Para Siodohi ter a posse de informações e conhecimento se torna um diferencial para o impacto e o propósito da moda indígena. “É preciso entender que nem tudo é vendável, a moda é a queridinha do capitalismo, então a gente precisa estar atento até que ponto a nossa moda vai caminhar no comércio, até que ponto nosso ativismo tende a se limitar apenas a negócios. A partir disso, é muito importante, é claro, a gente pensar num cenário da moda que respeite os direitos humanos”, pontuou.

Considerando os povos indígenas como pessoas genuinamente periféricas, o artista menciona o escritor e líder indígena Ailton Krenak. “Estamos na periferia do mundo, agarrados à beira de rios e oceanos e, muitas vezes, esquecidos”., opina.

“Somos mais de 300 povos indígenas, nossa geração tem uma corresponsabilidade para lutar contra o movimento da antiga visão da moda, da superficialidade como ela foi constituída, como realmente uma forma de diminuir a massa e tentar ser superior a outras pessoas. É uma luta de ego no cenário da moda, então, precisamos ter cuidado para não perder nossas raízes, nossa base”, explicou o designer.

O fluxo de sair do Amazonas para buscar visibilidade e, só depois disso, conseguir atrair atenção e interesse local é visto como problemático para Siodohi, que enxerga eventos como o Amazon Poranga Fashion oportunidades de reverter essa lógica. “É o momento de trazer essa pauta olhando para os erros do passado, tentando ver para onde estamos caminhando agora e ver os cenários que virão pela frente no futuro”, finalizou.

Mulheres e Moda Indígena

A trajetória do Ateliê Derequine, localizado no bairro indígena Parque das Tribos, Zona Norte de Manaus, tem como ponto central a independência financeira e inovação criativa de mulheres indígenas das mais diversas origens do Amazonas, já que o bairro possui mais de 30 etnias diferentes entre as mais de 800 famílias que ali vivem.

Foi nessa comunidade que Vanda Witoto impulsionou uma cadeia de mulheres a costurarem e encontrarem no empreendedorismo um futuro profissional. A professora, técnica em enfermagem e líder socioambiental, comenta que o evento Amazon Poranga Fashion coloca em um local de protagonismo mulheres como ela.

“É mais um projeto que visa a valorização da nossa cultura e trazer sobretudo os corpos indígenas para essa passarela. É maravilhoso trazer os corpos amazônidas para esse espaço. É importante que o Amazonas, que produz moda, seja protagonista desse processo”, destaca.
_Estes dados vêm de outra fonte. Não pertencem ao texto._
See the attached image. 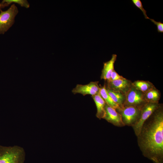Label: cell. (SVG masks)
<instances>
[{
  "label": "cell",
  "mask_w": 163,
  "mask_h": 163,
  "mask_svg": "<svg viewBox=\"0 0 163 163\" xmlns=\"http://www.w3.org/2000/svg\"><path fill=\"white\" fill-rule=\"evenodd\" d=\"M143 155L154 163H163V109L162 104L145 122L137 136Z\"/></svg>",
  "instance_id": "1"
},
{
  "label": "cell",
  "mask_w": 163,
  "mask_h": 163,
  "mask_svg": "<svg viewBox=\"0 0 163 163\" xmlns=\"http://www.w3.org/2000/svg\"><path fill=\"white\" fill-rule=\"evenodd\" d=\"M9 6L6 3H0V11L1 10V9L2 8H4L6 7H7Z\"/></svg>",
  "instance_id": "20"
},
{
  "label": "cell",
  "mask_w": 163,
  "mask_h": 163,
  "mask_svg": "<svg viewBox=\"0 0 163 163\" xmlns=\"http://www.w3.org/2000/svg\"><path fill=\"white\" fill-rule=\"evenodd\" d=\"M124 78L123 76L120 75L115 70H114L111 74L110 80L108 81H113L123 79Z\"/></svg>",
  "instance_id": "19"
},
{
  "label": "cell",
  "mask_w": 163,
  "mask_h": 163,
  "mask_svg": "<svg viewBox=\"0 0 163 163\" xmlns=\"http://www.w3.org/2000/svg\"><path fill=\"white\" fill-rule=\"evenodd\" d=\"M93 99L97 110L96 117L99 119H103L105 114V102L99 94L91 96Z\"/></svg>",
  "instance_id": "11"
},
{
  "label": "cell",
  "mask_w": 163,
  "mask_h": 163,
  "mask_svg": "<svg viewBox=\"0 0 163 163\" xmlns=\"http://www.w3.org/2000/svg\"><path fill=\"white\" fill-rule=\"evenodd\" d=\"M1 3H6L8 5L11 3H15L26 8H28L30 7V4L27 0H4Z\"/></svg>",
  "instance_id": "16"
},
{
  "label": "cell",
  "mask_w": 163,
  "mask_h": 163,
  "mask_svg": "<svg viewBox=\"0 0 163 163\" xmlns=\"http://www.w3.org/2000/svg\"><path fill=\"white\" fill-rule=\"evenodd\" d=\"M107 89L126 95L132 87V82L125 78L111 81H106Z\"/></svg>",
  "instance_id": "7"
},
{
  "label": "cell",
  "mask_w": 163,
  "mask_h": 163,
  "mask_svg": "<svg viewBox=\"0 0 163 163\" xmlns=\"http://www.w3.org/2000/svg\"><path fill=\"white\" fill-rule=\"evenodd\" d=\"M105 110V114L103 119L116 126L122 127L125 126L121 115L116 109L106 104Z\"/></svg>",
  "instance_id": "9"
},
{
  "label": "cell",
  "mask_w": 163,
  "mask_h": 163,
  "mask_svg": "<svg viewBox=\"0 0 163 163\" xmlns=\"http://www.w3.org/2000/svg\"><path fill=\"white\" fill-rule=\"evenodd\" d=\"M133 4L142 12L145 18L146 19H150L146 14V11L143 8L142 3L140 0H132Z\"/></svg>",
  "instance_id": "17"
},
{
  "label": "cell",
  "mask_w": 163,
  "mask_h": 163,
  "mask_svg": "<svg viewBox=\"0 0 163 163\" xmlns=\"http://www.w3.org/2000/svg\"><path fill=\"white\" fill-rule=\"evenodd\" d=\"M142 107L123 106L116 110L121 115L125 126H132L139 118Z\"/></svg>",
  "instance_id": "3"
},
{
  "label": "cell",
  "mask_w": 163,
  "mask_h": 163,
  "mask_svg": "<svg viewBox=\"0 0 163 163\" xmlns=\"http://www.w3.org/2000/svg\"><path fill=\"white\" fill-rule=\"evenodd\" d=\"M117 55L113 54L109 61L104 62L103 68L102 70L101 79L105 81H109L111 74L114 70V64L117 60Z\"/></svg>",
  "instance_id": "10"
},
{
  "label": "cell",
  "mask_w": 163,
  "mask_h": 163,
  "mask_svg": "<svg viewBox=\"0 0 163 163\" xmlns=\"http://www.w3.org/2000/svg\"><path fill=\"white\" fill-rule=\"evenodd\" d=\"M132 86L136 89L145 93L155 86L148 81L137 80L132 82Z\"/></svg>",
  "instance_id": "13"
},
{
  "label": "cell",
  "mask_w": 163,
  "mask_h": 163,
  "mask_svg": "<svg viewBox=\"0 0 163 163\" xmlns=\"http://www.w3.org/2000/svg\"><path fill=\"white\" fill-rule=\"evenodd\" d=\"M0 11V34H4L14 24L18 10L15 5L12 4L7 10Z\"/></svg>",
  "instance_id": "4"
},
{
  "label": "cell",
  "mask_w": 163,
  "mask_h": 163,
  "mask_svg": "<svg viewBox=\"0 0 163 163\" xmlns=\"http://www.w3.org/2000/svg\"><path fill=\"white\" fill-rule=\"evenodd\" d=\"M107 90L113 101L118 104L120 107H122L125 101V95L119 92H114L109 89Z\"/></svg>",
  "instance_id": "15"
},
{
  "label": "cell",
  "mask_w": 163,
  "mask_h": 163,
  "mask_svg": "<svg viewBox=\"0 0 163 163\" xmlns=\"http://www.w3.org/2000/svg\"><path fill=\"white\" fill-rule=\"evenodd\" d=\"M25 155L24 149L20 146L0 145V163H24Z\"/></svg>",
  "instance_id": "2"
},
{
  "label": "cell",
  "mask_w": 163,
  "mask_h": 163,
  "mask_svg": "<svg viewBox=\"0 0 163 163\" xmlns=\"http://www.w3.org/2000/svg\"><path fill=\"white\" fill-rule=\"evenodd\" d=\"M161 96L160 91L155 86L144 93V99L146 102L159 103Z\"/></svg>",
  "instance_id": "12"
},
{
  "label": "cell",
  "mask_w": 163,
  "mask_h": 163,
  "mask_svg": "<svg viewBox=\"0 0 163 163\" xmlns=\"http://www.w3.org/2000/svg\"><path fill=\"white\" fill-rule=\"evenodd\" d=\"M150 21L152 22L157 27V30L158 32L160 33H163V23H161V21H156L154 19H150Z\"/></svg>",
  "instance_id": "18"
},
{
  "label": "cell",
  "mask_w": 163,
  "mask_h": 163,
  "mask_svg": "<svg viewBox=\"0 0 163 163\" xmlns=\"http://www.w3.org/2000/svg\"><path fill=\"white\" fill-rule=\"evenodd\" d=\"M146 103L144 99V93L136 89L132 86L125 95V99L123 106L142 107Z\"/></svg>",
  "instance_id": "6"
},
{
  "label": "cell",
  "mask_w": 163,
  "mask_h": 163,
  "mask_svg": "<svg viewBox=\"0 0 163 163\" xmlns=\"http://www.w3.org/2000/svg\"><path fill=\"white\" fill-rule=\"evenodd\" d=\"M99 94L104 100L106 104L116 110L120 108L119 106L115 103L108 93L105 85H100Z\"/></svg>",
  "instance_id": "14"
},
{
  "label": "cell",
  "mask_w": 163,
  "mask_h": 163,
  "mask_svg": "<svg viewBox=\"0 0 163 163\" xmlns=\"http://www.w3.org/2000/svg\"><path fill=\"white\" fill-rule=\"evenodd\" d=\"M160 104L159 103L147 102L142 107L139 119L132 126L137 136L140 133L144 123L158 107Z\"/></svg>",
  "instance_id": "5"
},
{
  "label": "cell",
  "mask_w": 163,
  "mask_h": 163,
  "mask_svg": "<svg viewBox=\"0 0 163 163\" xmlns=\"http://www.w3.org/2000/svg\"><path fill=\"white\" fill-rule=\"evenodd\" d=\"M99 82L98 81L91 82L86 85L77 84L72 91L74 94H80L83 96L87 94L95 95L99 93Z\"/></svg>",
  "instance_id": "8"
}]
</instances>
Ainda sobre a necessidade de visibilidade no Amazonas, Vanda destaca a importância da iniciativa. “A gente precisa sair daqui pra tentar mostrar nossa arte pra fora e depois retornar pra cá, é importante que aqui seja esse celeiro de dentro para fora, que as pessoas conheçam a partir da produção daqui, dos artistas, das modelos, dos estilistas, pra fora. É um espaço importante que está sendo construído”, ressaltou.
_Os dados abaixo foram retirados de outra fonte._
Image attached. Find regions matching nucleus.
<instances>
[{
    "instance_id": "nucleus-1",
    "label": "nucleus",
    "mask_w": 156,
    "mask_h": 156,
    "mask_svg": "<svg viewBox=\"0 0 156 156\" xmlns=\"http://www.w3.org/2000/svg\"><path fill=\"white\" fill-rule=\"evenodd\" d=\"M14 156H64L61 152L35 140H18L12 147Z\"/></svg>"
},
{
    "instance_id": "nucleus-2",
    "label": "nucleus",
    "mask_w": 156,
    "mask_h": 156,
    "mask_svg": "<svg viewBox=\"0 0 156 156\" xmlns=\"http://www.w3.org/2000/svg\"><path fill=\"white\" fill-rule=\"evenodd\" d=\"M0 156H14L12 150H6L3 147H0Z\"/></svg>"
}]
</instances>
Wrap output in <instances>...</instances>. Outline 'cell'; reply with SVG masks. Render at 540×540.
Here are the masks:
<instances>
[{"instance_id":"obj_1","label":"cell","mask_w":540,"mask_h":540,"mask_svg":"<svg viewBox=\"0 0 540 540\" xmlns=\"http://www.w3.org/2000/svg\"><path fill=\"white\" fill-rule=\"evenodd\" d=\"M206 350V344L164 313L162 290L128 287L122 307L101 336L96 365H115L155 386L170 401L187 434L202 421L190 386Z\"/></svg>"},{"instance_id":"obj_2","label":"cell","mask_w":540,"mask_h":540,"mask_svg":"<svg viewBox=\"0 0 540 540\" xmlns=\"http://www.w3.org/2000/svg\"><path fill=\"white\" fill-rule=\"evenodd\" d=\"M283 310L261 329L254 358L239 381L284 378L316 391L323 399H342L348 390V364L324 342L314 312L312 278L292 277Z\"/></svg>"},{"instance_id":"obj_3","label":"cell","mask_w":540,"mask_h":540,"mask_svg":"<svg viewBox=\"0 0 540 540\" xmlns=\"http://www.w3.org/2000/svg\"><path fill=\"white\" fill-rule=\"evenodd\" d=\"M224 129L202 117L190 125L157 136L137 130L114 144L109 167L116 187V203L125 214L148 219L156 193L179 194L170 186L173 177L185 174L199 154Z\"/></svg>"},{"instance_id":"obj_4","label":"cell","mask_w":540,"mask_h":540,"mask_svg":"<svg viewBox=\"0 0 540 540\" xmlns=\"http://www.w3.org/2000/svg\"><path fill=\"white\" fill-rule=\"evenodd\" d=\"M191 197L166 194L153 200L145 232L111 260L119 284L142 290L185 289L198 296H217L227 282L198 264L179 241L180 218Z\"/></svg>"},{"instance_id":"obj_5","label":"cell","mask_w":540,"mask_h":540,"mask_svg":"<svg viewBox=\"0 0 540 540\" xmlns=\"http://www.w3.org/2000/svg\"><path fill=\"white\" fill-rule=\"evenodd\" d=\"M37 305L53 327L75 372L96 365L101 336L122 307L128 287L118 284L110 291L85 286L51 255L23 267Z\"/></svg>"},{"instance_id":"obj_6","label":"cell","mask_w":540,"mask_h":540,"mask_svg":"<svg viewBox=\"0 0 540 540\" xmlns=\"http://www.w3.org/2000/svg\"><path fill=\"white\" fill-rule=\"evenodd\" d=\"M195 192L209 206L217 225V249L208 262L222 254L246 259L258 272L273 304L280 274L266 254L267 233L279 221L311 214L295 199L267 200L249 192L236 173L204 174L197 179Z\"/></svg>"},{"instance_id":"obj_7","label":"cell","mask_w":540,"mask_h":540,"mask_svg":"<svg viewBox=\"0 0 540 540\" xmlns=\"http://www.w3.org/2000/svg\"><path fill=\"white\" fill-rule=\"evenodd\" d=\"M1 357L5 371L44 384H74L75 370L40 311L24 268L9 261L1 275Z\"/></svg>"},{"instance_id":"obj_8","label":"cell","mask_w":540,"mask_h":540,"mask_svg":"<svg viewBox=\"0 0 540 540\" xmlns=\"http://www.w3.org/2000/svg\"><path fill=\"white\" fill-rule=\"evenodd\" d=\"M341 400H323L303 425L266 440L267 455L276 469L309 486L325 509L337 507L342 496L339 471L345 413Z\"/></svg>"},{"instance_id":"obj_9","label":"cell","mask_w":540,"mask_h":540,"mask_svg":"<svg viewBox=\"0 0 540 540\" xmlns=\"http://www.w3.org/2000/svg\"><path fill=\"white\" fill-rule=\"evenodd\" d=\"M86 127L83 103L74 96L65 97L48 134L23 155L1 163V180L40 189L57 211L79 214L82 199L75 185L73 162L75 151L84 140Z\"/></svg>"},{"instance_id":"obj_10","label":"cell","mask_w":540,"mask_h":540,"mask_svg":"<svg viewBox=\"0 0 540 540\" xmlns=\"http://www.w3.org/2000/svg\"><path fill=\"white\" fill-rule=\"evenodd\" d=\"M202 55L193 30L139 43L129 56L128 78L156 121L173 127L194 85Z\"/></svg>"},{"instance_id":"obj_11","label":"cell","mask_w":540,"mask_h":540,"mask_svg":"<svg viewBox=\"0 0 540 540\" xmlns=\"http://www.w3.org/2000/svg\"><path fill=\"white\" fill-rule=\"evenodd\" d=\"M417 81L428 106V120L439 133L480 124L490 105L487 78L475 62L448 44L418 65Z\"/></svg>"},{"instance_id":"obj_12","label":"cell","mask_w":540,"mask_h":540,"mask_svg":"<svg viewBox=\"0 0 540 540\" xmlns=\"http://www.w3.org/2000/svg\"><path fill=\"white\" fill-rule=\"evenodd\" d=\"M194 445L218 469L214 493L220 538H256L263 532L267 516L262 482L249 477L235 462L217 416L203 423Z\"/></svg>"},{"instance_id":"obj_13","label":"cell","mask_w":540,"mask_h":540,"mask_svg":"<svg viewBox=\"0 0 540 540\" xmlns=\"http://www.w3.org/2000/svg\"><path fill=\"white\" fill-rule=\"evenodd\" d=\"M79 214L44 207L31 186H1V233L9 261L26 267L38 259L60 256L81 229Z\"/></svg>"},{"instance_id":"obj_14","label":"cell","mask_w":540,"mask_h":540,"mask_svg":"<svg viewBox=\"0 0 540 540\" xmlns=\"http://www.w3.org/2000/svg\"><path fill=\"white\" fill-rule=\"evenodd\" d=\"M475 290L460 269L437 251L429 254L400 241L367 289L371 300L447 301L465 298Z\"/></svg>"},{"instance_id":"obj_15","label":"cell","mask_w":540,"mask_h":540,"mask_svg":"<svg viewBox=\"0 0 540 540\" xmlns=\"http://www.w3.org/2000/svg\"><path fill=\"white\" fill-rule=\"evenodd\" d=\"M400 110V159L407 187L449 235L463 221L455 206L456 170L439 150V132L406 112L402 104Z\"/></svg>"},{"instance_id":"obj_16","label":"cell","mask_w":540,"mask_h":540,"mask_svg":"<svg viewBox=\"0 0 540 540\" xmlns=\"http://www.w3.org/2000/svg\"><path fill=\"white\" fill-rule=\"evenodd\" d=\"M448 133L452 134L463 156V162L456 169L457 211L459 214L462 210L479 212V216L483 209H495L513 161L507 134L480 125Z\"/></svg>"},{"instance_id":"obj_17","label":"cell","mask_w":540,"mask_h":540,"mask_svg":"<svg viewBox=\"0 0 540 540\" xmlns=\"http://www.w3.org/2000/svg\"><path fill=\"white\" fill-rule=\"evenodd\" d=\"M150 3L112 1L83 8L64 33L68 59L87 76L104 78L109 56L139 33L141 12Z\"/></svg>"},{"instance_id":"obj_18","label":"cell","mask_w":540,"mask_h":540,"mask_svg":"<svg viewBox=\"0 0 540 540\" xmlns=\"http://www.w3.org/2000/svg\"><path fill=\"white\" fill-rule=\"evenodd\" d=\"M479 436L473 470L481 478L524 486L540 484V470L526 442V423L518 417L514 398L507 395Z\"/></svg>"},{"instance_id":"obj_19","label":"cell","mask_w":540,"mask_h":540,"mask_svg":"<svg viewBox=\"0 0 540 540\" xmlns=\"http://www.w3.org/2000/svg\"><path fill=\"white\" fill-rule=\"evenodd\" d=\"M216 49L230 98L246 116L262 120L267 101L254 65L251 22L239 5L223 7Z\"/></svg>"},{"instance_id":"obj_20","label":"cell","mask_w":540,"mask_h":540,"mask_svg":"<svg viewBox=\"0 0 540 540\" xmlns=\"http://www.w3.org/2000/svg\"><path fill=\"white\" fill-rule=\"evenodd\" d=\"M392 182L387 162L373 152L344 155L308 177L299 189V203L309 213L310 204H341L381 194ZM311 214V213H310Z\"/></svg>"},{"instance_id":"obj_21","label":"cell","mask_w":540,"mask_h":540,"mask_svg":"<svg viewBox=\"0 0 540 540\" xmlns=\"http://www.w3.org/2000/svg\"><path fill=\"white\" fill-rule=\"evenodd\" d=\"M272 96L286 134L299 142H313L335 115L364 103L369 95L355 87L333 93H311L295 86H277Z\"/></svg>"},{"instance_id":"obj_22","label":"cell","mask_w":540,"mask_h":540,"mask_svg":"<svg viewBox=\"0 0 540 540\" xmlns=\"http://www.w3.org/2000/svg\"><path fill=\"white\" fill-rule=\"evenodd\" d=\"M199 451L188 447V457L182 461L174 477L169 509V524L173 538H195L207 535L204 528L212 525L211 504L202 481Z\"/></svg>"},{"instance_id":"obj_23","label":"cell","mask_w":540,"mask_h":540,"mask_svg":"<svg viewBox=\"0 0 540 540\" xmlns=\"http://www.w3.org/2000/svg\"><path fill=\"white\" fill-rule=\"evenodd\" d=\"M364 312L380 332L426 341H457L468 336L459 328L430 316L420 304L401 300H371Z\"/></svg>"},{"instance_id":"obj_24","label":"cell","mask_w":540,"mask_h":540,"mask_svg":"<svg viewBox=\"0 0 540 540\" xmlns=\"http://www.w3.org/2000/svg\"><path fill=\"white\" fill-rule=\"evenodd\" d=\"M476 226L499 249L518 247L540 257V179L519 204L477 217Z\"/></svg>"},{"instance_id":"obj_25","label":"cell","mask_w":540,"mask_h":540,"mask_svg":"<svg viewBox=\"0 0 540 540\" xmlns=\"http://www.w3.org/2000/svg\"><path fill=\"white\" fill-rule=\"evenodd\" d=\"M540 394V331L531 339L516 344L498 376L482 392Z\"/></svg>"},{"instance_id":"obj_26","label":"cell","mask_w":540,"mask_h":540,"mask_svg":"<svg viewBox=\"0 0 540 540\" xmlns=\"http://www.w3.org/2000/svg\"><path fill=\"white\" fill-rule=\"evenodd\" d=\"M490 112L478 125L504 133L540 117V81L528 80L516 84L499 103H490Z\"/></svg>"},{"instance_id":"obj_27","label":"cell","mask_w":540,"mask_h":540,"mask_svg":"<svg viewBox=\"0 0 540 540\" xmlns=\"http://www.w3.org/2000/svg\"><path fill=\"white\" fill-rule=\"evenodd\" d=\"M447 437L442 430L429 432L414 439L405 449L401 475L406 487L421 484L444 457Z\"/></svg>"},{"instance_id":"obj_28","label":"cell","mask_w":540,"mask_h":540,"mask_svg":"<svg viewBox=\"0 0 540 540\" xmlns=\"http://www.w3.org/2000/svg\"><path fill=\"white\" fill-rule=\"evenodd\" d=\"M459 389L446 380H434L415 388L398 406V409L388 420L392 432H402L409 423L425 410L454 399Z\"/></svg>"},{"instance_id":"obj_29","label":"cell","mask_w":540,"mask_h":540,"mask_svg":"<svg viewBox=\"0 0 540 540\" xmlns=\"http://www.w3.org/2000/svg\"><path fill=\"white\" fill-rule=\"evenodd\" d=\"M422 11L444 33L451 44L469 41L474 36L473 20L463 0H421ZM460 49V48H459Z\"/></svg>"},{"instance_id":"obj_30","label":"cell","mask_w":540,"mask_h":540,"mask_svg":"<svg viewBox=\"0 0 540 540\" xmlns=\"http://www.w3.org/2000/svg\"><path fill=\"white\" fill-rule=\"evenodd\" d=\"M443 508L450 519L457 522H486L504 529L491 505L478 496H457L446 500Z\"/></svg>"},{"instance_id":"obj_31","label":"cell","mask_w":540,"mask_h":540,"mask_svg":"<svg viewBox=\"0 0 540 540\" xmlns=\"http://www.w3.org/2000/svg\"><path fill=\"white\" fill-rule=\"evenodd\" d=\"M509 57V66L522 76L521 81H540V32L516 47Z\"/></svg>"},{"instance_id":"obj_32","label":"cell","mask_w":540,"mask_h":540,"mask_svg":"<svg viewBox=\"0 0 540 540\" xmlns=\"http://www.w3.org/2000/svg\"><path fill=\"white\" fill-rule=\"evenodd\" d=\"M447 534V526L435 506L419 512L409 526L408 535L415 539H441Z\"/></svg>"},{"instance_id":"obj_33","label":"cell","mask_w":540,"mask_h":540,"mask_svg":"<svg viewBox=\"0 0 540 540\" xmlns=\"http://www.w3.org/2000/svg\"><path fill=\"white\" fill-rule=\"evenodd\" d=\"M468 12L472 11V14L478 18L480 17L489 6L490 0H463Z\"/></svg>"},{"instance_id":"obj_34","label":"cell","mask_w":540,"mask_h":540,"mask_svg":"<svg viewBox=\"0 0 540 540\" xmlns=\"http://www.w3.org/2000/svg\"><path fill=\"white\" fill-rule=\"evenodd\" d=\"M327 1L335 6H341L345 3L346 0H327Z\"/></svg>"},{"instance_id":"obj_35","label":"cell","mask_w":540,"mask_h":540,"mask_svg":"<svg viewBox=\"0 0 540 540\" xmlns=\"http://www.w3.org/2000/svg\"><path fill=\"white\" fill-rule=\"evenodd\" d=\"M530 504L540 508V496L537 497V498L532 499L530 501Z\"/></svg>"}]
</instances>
Considerando a indústria têxtil uma das mais poluentes do mundo, Vanda também destaca o caráter sustentável desses empreendimentos. “A nossa perspectiva de moda dá num caminho diferente dessa indústria de moda que tanto polui, que também se utiliza de trabalho escravo, a gente sabe que muitas marcas detêm essa mão de obra extremamente precarizada”, salienta.
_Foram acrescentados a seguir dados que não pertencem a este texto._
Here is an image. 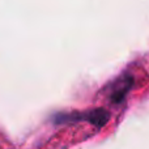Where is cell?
<instances>
[{"label": "cell", "instance_id": "obj_1", "mask_svg": "<svg viewBox=\"0 0 149 149\" xmlns=\"http://www.w3.org/2000/svg\"><path fill=\"white\" fill-rule=\"evenodd\" d=\"M132 86V79L131 77H123V79H119L116 81V85L113 88V92L110 94V98L113 100V102H122V101L126 98V94L128 93V90Z\"/></svg>", "mask_w": 149, "mask_h": 149}]
</instances>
“No Ateliê Derequine, por exemplo, é a minha família, outras mulheres da comunidade, outras parentas que estão costurando e a gente faz a divisão do que tá sendo vendido de forma igualitária. Além do mais a gente traz elementos da natureza para compor nossas peças, sementes naturais, isso diminui o impacto de certa forma, também trabalhamos com as sobras de tecido da própria indústria que polui, tentando diminuir esses impactos”, finaliza Vanda destacando a característica ecológica no Amazonas, na possibilidade de diminuir os impactos negativos que prejudicam a população.